Last year was defined by a major pipeline constriction. There was 269.9M SF in the pipeline in Q3 2025 after 213M SF was delivered year to date, according to Cushman & Wakefield. Those numbers were down from 309.3M SF and 335.8M SF in Q3 2024.
Because of this, First American's Snyder expects the sector’s vacancy rate to finally start falling nationwide after it has risen consistently since 2022.
“I think we’re very close to peak vacancy overall,” Snyder said.
“I don’t expect large-box vacancies to rise much beyond 10%,” he added.
The metric for spaces 500K SF and larger sat at 9.9% in Q3 2025, according to Cushman.
But that doesn’t necessarily mean rents are suddenly going to rally. The analyst expects flat or potentially negative growth for large bay properties.
Asking rents for spaces above 150K SF fell 4.3% from $12.51 to $11.97 per square foot between 2023 and last year, according to a CompStak report published in July. The metric only fell by 3 cents between 2024 and 2025.
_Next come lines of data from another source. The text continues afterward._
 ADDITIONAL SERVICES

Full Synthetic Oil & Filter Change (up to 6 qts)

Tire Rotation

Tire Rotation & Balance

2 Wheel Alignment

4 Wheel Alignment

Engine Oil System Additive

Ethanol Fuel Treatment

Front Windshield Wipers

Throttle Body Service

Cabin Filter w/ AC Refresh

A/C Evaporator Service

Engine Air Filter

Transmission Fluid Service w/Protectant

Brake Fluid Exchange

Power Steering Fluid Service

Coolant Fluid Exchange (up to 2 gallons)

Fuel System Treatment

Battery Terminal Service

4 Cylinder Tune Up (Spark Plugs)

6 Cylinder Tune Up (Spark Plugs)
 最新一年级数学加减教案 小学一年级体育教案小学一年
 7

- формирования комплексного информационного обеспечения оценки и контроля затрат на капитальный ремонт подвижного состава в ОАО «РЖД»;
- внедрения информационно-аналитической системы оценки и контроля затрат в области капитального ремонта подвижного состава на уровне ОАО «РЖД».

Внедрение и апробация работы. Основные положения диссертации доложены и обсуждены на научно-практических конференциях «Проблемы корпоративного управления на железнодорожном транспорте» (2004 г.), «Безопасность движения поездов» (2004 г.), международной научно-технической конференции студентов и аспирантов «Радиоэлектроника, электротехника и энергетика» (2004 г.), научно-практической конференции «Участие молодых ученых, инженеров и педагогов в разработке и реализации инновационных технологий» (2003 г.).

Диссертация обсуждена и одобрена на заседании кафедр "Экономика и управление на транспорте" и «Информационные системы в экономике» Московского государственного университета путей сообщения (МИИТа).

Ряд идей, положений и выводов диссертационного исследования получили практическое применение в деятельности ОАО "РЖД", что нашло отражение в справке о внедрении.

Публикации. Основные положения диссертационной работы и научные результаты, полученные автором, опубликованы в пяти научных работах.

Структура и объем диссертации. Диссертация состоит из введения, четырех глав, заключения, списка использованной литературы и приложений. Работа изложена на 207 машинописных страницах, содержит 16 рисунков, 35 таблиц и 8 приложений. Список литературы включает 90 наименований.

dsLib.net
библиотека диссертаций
Small bay properties remain in short supply, but Snyder isn’t expecting a construction wave in that corner of the market, which provides slimmer margins for speculative builders. Even there, he is only anticipating single-digit rent growth.
Spending Decline Will Hit Mid-Market Retail
Credit card debt hit a record $1.23T last quarter, up from about $810B in Q3 2020, according to the Federal Reserve Bank of New York
Retail consultant Kate Newlin believes many consumers delayed their inevitable financial woes until January so they wouldn't ruin their holiday season. When their bills and debt resurface in the new year, she thinks spending will contract, leading to a hard 2026 for retail landlords.
“Right now, I doubt that expansion is on anybody’s to-do list in retail,” Newlin said of users.
The economy she described as “K-shaped” will offer some hope for luxury brands and bargain outlets like TJ Maxx and Dollar Tree. But Newlin believes a broad swath of middle-market retailers and restaurants like Kohl’s and Outback Steakhouse will close locations in 2026 as consumer spending dries up.
A wave of closures and brand consolidations could lead investors to pull back from the retail sector as landlords are forced to renegotiate leases to avoid vacancies, she said. While these will likely include concessions in the short term, Newlin believes most of these arrangements will be amortized so owners make at least some of their money back in the long term.